The Defense of Marriage Act took another hit on Wednesday when a New York federal judge ruled it unconstitutional, this time because it interferes with the states’ right to regulate marriage. It’s the second victory for DOMA detractors over the last week.
Federal judge Barbara Jones ruled the case in favor of Edith Windsor, who was suing the United States to recover $353,053 in federal estate tax she wasn’t allowed to claim because Windsor married her partner, Thea Spyer, who died in 2009, in Canada and their union wasn’t legally recognized.

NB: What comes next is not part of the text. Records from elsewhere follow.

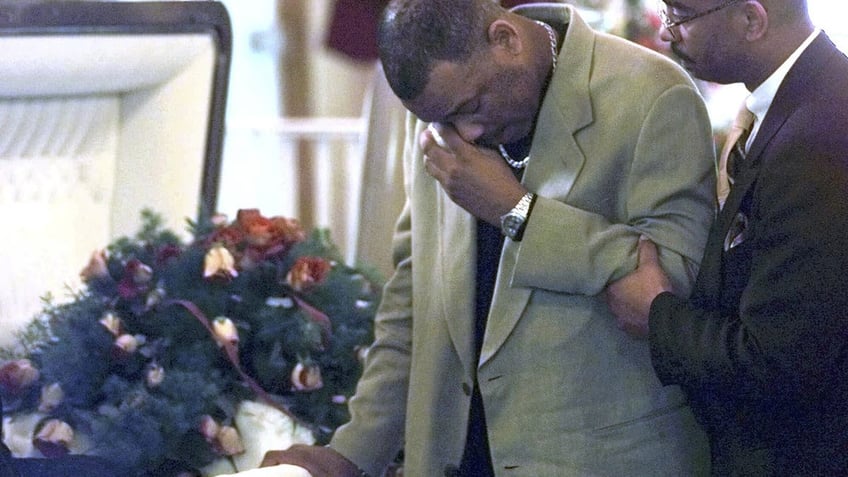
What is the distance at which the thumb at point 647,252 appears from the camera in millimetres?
1694

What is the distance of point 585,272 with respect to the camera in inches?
67.0

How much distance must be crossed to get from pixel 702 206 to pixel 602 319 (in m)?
0.21

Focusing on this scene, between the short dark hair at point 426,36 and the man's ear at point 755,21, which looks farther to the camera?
the short dark hair at point 426,36

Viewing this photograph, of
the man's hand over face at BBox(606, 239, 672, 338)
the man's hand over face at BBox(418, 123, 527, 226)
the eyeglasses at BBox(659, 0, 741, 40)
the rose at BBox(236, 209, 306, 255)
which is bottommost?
the rose at BBox(236, 209, 306, 255)

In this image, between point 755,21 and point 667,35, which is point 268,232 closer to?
point 667,35

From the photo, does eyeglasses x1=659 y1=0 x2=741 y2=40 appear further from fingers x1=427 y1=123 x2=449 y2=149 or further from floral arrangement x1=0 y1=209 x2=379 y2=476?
floral arrangement x1=0 y1=209 x2=379 y2=476

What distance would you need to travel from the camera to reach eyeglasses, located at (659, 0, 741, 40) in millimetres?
1591

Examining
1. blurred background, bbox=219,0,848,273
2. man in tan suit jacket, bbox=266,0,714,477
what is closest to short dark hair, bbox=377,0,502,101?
man in tan suit jacket, bbox=266,0,714,477

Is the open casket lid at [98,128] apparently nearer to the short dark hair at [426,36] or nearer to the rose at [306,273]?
the rose at [306,273]

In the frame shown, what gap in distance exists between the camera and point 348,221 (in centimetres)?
607

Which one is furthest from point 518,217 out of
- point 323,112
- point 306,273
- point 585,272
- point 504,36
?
point 323,112

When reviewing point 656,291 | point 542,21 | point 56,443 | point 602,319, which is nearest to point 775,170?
point 656,291

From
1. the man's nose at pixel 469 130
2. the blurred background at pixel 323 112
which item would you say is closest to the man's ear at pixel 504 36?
the man's nose at pixel 469 130

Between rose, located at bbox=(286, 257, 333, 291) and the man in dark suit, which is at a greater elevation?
the man in dark suit
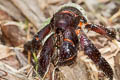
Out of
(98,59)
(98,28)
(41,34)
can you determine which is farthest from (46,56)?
(98,28)

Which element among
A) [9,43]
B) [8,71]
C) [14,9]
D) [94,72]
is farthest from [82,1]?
[8,71]

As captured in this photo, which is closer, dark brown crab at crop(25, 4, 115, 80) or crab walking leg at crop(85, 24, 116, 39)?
dark brown crab at crop(25, 4, 115, 80)

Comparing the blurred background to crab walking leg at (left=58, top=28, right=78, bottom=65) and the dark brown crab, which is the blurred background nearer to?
the dark brown crab

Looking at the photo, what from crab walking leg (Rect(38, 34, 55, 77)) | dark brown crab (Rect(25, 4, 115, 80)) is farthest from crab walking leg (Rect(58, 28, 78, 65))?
crab walking leg (Rect(38, 34, 55, 77))

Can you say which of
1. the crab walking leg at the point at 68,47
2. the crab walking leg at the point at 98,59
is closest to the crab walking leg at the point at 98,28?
the crab walking leg at the point at 98,59

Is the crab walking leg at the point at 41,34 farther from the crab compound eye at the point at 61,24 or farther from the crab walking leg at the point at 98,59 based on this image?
the crab walking leg at the point at 98,59

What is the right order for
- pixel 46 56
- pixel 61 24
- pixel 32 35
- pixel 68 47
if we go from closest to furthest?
1. pixel 68 47
2. pixel 61 24
3. pixel 46 56
4. pixel 32 35

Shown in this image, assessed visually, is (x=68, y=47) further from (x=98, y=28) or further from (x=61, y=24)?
(x=98, y=28)

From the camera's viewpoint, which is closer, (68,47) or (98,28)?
(68,47)
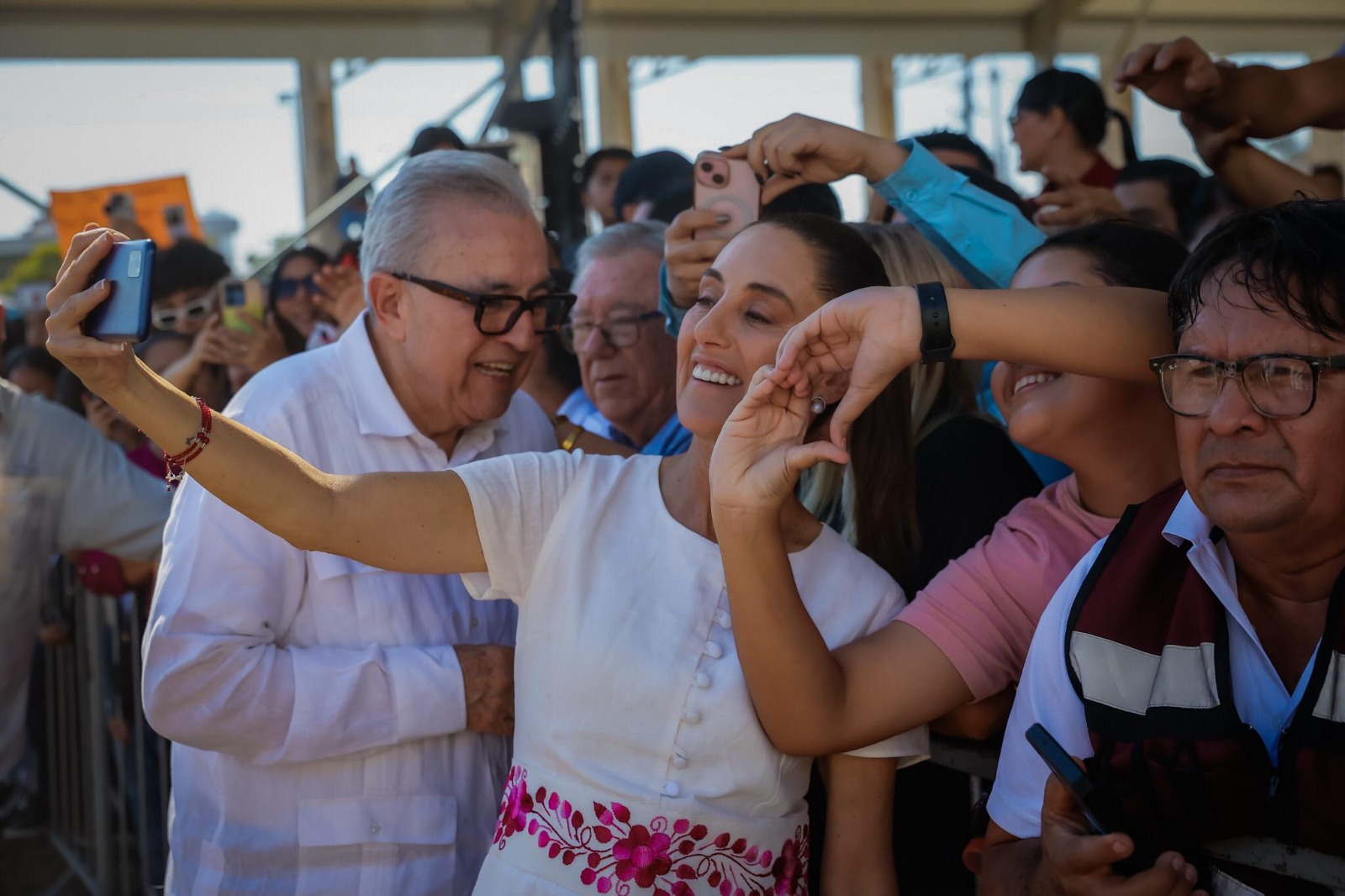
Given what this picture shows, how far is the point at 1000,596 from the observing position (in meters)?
2.08

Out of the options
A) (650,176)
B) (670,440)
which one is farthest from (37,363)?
(670,440)

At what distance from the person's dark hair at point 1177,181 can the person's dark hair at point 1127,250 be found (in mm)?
2400

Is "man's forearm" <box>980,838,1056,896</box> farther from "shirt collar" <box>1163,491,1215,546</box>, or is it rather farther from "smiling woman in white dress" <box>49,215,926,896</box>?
"shirt collar" <box>1163,491,1215,546</box>

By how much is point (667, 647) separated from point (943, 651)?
455 millimetres

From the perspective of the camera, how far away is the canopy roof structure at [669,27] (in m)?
9.12

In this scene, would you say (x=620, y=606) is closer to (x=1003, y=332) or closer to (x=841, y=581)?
(x=841, y=581)

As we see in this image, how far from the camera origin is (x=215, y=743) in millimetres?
2316

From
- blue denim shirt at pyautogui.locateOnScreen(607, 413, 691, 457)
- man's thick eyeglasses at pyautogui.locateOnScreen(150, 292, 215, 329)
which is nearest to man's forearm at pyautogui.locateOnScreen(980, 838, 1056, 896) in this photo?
blue denim shirt at pyautogui.locateOnScreen(607, 413, 691, 457)

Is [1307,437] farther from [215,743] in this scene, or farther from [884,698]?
[215,743]

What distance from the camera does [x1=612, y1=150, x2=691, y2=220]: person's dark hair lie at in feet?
15.4

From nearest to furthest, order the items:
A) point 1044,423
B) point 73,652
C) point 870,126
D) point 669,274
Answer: point 1044,423 < point 669,274 < point 73,652 < point 870,126

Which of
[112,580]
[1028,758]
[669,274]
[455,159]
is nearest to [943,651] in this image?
[1028,758]

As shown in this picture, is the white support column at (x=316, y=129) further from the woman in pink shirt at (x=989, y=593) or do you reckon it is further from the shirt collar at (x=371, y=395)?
the woman in pink shirt at (x=989, y=593)

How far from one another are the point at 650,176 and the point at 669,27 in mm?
6117
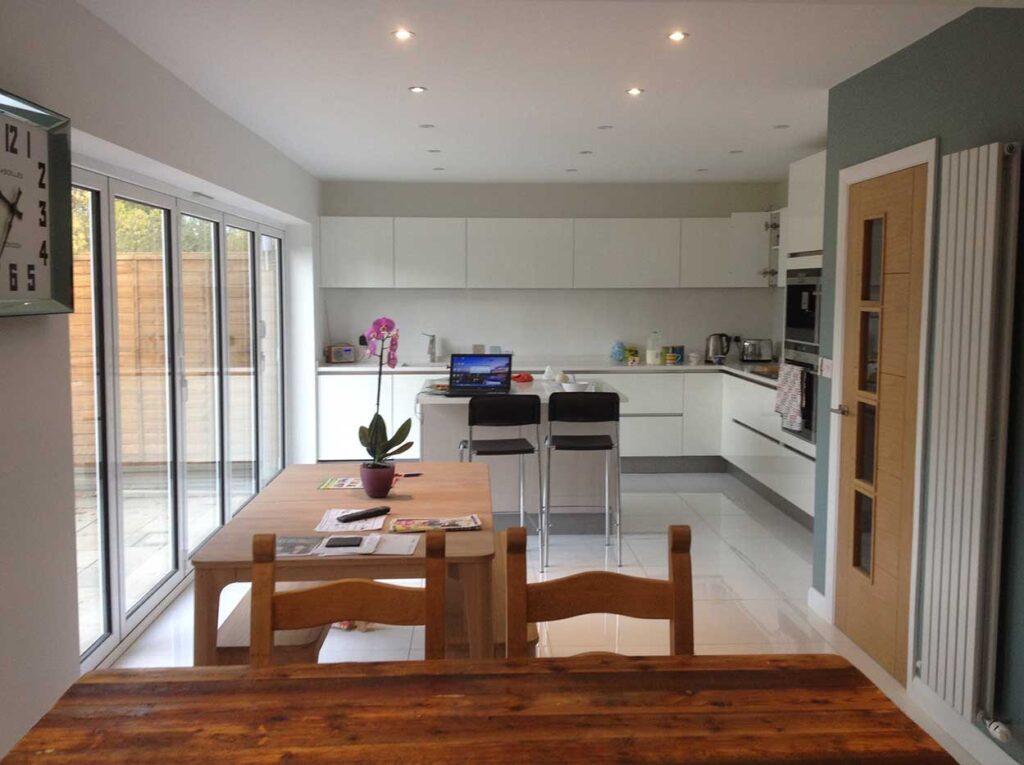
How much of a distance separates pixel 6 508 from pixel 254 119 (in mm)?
2978

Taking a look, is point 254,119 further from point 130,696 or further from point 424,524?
point 130,696

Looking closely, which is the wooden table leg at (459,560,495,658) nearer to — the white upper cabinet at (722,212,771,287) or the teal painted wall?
the teal painted wall

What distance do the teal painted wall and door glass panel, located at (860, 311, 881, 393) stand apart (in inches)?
13.4

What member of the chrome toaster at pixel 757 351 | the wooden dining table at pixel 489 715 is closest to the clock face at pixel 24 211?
the wooden dining table at pixel 489 715

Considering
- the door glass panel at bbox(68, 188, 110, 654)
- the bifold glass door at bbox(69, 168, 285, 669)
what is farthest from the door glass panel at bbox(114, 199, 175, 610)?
the door glass panel at bbox(68, 188, 110, 654)

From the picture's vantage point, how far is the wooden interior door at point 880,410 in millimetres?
3477

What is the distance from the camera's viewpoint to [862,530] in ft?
13.1

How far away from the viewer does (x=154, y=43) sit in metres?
3.48

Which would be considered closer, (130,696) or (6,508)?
(130,696)

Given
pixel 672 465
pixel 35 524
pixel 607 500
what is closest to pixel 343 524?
pixel 35 524

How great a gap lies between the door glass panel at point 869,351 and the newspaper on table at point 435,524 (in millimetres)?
1896

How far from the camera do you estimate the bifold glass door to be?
365 cm

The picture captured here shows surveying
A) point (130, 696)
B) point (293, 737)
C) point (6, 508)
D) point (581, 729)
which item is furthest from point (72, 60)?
point (581, 729)

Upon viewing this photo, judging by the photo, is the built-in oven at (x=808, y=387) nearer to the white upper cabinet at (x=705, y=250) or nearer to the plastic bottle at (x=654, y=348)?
the white upper cabinet at (x=705, y=250)
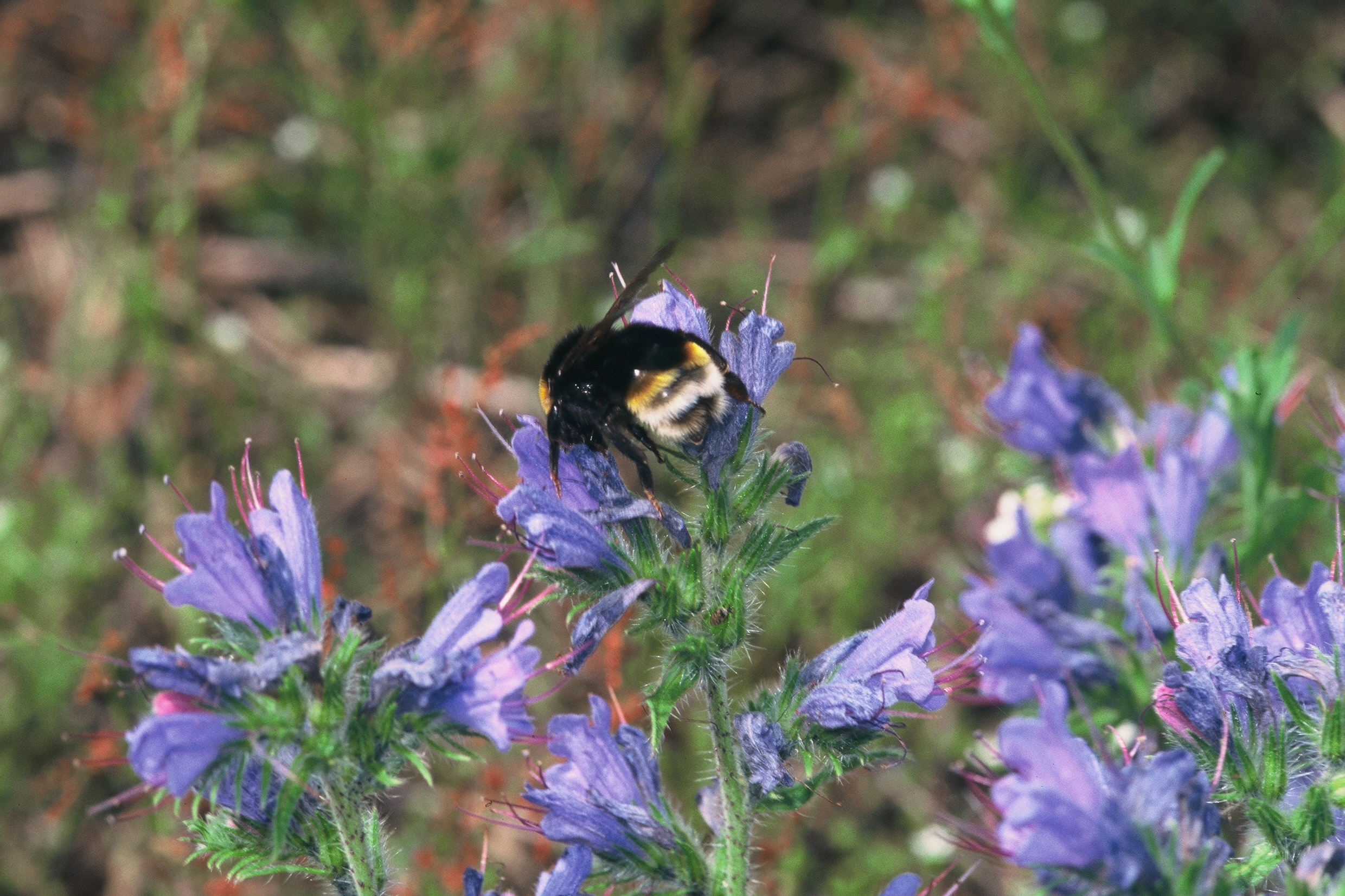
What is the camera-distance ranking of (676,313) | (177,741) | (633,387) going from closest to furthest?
(177,741)
(633,387)
(676,313)

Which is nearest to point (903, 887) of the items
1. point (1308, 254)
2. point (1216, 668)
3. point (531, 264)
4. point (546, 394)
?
point (1216, 668)

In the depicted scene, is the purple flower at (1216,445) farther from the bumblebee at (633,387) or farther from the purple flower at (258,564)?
the purple flower at (258,564)

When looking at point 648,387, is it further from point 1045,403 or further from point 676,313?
point 1045,403

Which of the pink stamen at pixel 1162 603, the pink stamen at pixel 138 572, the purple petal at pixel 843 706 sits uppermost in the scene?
the pink stamen at pixel 138 572

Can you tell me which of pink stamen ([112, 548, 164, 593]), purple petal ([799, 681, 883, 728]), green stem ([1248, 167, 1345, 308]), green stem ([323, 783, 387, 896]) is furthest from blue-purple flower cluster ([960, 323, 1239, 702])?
green stem ([1248, 167, 1345, 308])

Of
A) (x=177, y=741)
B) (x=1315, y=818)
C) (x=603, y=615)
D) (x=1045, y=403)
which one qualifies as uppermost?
(x=177, y=741)

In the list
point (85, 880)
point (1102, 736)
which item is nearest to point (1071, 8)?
point (1102, 736)

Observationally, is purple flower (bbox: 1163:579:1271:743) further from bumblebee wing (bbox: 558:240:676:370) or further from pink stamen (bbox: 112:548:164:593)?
pink stamen (bbox: 112:548:164:593)

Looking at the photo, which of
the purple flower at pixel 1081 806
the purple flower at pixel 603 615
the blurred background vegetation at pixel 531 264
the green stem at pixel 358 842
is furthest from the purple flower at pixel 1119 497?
the green stem at pixel 358 842
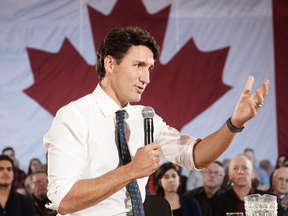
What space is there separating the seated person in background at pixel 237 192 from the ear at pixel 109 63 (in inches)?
89.2

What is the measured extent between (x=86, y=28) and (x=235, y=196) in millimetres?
3774

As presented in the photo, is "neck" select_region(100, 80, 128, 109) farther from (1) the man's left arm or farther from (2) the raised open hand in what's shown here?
(2) the raised open hand

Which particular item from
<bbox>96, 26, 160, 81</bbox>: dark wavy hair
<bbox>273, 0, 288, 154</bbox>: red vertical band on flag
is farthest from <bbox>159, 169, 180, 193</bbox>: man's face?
<bbox>273, 0, 288, 154</bbox>: red vertical band on flag

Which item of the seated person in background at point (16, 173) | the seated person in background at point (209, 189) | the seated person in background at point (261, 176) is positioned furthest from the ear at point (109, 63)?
the seated person in background at point (16, 173)

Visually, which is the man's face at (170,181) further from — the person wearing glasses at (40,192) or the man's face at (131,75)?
the man's face at (131,75)

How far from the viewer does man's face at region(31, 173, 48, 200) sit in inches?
158

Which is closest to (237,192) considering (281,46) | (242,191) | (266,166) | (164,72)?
(242,191)

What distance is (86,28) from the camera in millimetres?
5805

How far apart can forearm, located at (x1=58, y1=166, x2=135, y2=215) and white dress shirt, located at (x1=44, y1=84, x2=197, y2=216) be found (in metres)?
0.03

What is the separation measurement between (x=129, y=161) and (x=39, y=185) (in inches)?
113

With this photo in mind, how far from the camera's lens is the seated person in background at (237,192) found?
3.41 metres

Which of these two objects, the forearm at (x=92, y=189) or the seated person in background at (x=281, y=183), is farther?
the seated person in background at (x=281, y=183)

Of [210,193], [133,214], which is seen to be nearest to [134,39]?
[133,214]

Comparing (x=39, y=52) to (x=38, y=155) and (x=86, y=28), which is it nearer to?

Jones ordered the money be returned to Windsor.
In her decision, Jones writes that because DOMA has no effect on heterosexual couples, and “its ability to deter those couples from having children outside of marriage, or to incentize couples that are pregnant to get married, is remote, at best,” so, “It does not follow that the exclusion of one group from federal benefits (same-sex married persons) that another group of people (opposite-sex married couples) will be incentivized to take any action, whether that is marriage or procreation.”
Last Thursday, a Federal Appeals court in Massachusetts ruled DOMA unconstitutional for denying federal benefits to same-sex couples. DOMA was ruled unconstitutional in February, too, for violating same-sex couples equal protection rights. Earlier in May, President Obama added repealing DOMA to his to-do list in a speech during a fundraiser.